Others described the family as “unknown” and said they had never spoken to them “more than to say hello” over the best part of a decade. They appeared to be two parents and two sons who, for the most part, kept themselves to themselves.
But one neighbour, Caroline, vividly recalls one detail which still stands out from her time living next door to the Rudakubana family, telling the ECHO: “He used to stare at me, like he was staring right through me. I just thought he was a normal, moody teenager.”
Now that the youngest member of the Rudakubana clan has been sentenced to a minimum 52 year sentence for the most dreadful of crimes, questions will be asked as to why he wasn’t stopped before it was too late. How did the police, the courts, the youth justice system, social services and various mental health teams fail to identify the terrible risk and danger he posed to others? Prime Minister Keir Starmer and Home Secretary Yvette Cooper this week announced a public inquiry which will explore just how it was that Rudakubana was allowed to achieve his despicable goals.

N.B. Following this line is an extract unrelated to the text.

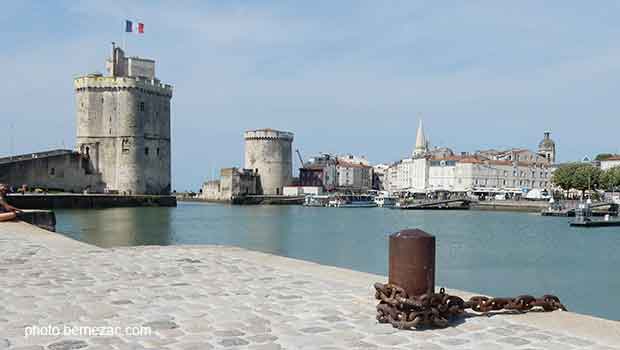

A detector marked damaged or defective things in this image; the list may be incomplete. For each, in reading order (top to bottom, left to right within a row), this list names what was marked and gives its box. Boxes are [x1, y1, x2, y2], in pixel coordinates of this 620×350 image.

rusty mooring bollard [388, 230, 436, 298]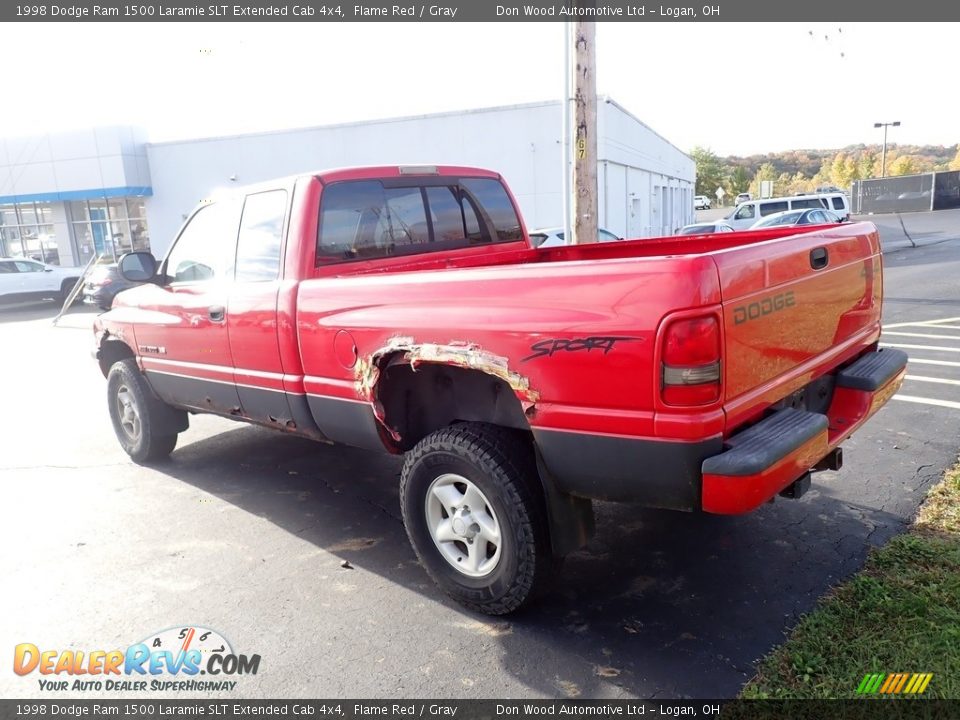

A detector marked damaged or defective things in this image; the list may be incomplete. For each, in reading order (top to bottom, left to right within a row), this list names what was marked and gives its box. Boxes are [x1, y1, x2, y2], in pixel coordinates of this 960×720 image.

rust damage on fender [354, 334, 536, 442]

And while the fallout will continue for a long time to come, there is a temptation to think that Bebe, Elsie, Alice and the eight other children who were stabbed that day were simply in the wrong place at the wrong time on July 29 2024. But the very opposite is true.
They were in exactly the right place at the right time - innocently enjoying their summer holidays with their friends, brothers and sisters, dreaming of one day emulating the fame and success of their favourite singer. For three little girls, that dream will never come true. Because Axel Rudakubana was the one in the wrong place at the wrong time.